# Exercise inputs start

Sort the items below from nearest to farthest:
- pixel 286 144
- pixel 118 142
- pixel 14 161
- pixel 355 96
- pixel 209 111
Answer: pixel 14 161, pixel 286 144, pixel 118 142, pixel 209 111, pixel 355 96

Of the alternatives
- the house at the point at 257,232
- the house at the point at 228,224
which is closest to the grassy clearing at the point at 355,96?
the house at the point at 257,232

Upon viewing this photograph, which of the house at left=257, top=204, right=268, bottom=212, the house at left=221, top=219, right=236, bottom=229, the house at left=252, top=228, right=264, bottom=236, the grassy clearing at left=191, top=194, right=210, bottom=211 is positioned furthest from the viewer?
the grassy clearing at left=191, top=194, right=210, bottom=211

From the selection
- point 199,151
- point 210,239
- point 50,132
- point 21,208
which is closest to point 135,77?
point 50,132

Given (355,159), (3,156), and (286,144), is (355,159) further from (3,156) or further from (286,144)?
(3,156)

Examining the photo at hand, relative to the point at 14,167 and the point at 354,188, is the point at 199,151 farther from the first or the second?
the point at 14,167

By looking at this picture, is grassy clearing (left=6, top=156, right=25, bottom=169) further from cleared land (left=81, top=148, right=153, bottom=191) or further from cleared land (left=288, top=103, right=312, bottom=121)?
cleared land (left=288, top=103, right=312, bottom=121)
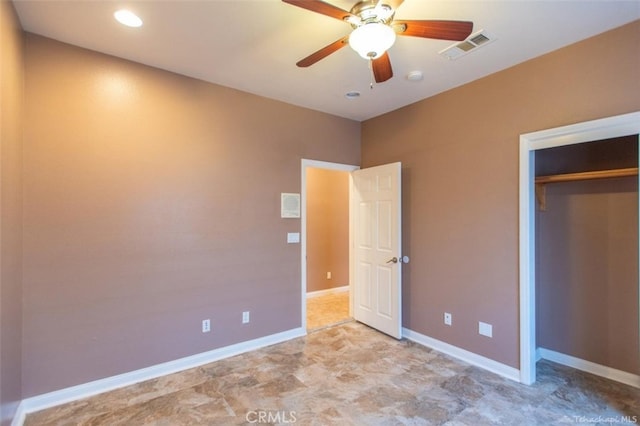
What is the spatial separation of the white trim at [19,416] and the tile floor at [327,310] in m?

# Exercise inputs end

Task objective →
Convert every line of the material above into a numbered list, skipping blank lines. Leave the pictures out of your answer.

Full output →
1. Sort the items below from nearest to farthest:
2. - pixel 286 144
3. - pixel 118 142
4. - pixel 14 161
5. - pixel 355 96
6. - pixel 209 111
7. Answer: pixel 14 161, pixel 286 144, pixel 118 142, pixel 209 111, pixel 355 96
8. Of the alternatives
9. - the house at the point at 257,232
10. - the house at the point at 228,224
11. which is closest to the grassy clearing at the point at 355,96?
12. the house at the point at 257,232
13. Upon viewing this photograph, which of the house at left=257, top=204, right=268, bottom=212, the house at left=221, top=219, right=236, bottom=229, the house at left=252, top=228, right=264, bottom=236, the grassy clearing at left=191, top=194, right=210, bottom=211 is positioned furthest from the viewer?
14. the grassy clearing at left=191, top=194, right=210, bottom=211
15. From the selection
16. - point 199,151
17. - point 210,239
18. - point 50,132
19. - point 21,208
20. which is closest to point 135,77?
21. point 50,132
22. Given (355,159), (3,156), and (286,144), is (355,159) further from (3,156) or further from (286,144)?
23. (3,156)
24. Examining the photo at hand, relative to the point at 14,167 and the point at 354,188, is the point at 199,151 farther from the first or the second?
25. the point at 14,167
26. By looking at this picture, is grassy clearing (left=6, top=156, right=25, bottom=169) further from cleared land (left=81, top=148, right=153, bottom=191) or further from cleared land (left=288, top=103, right=312, bottom=121)?
27. cleared land (left=288, top=103, right=312, bottom=121)
28. What is the spatial separation of the white trim at [19,416] and the tile floor at [327,310] in m?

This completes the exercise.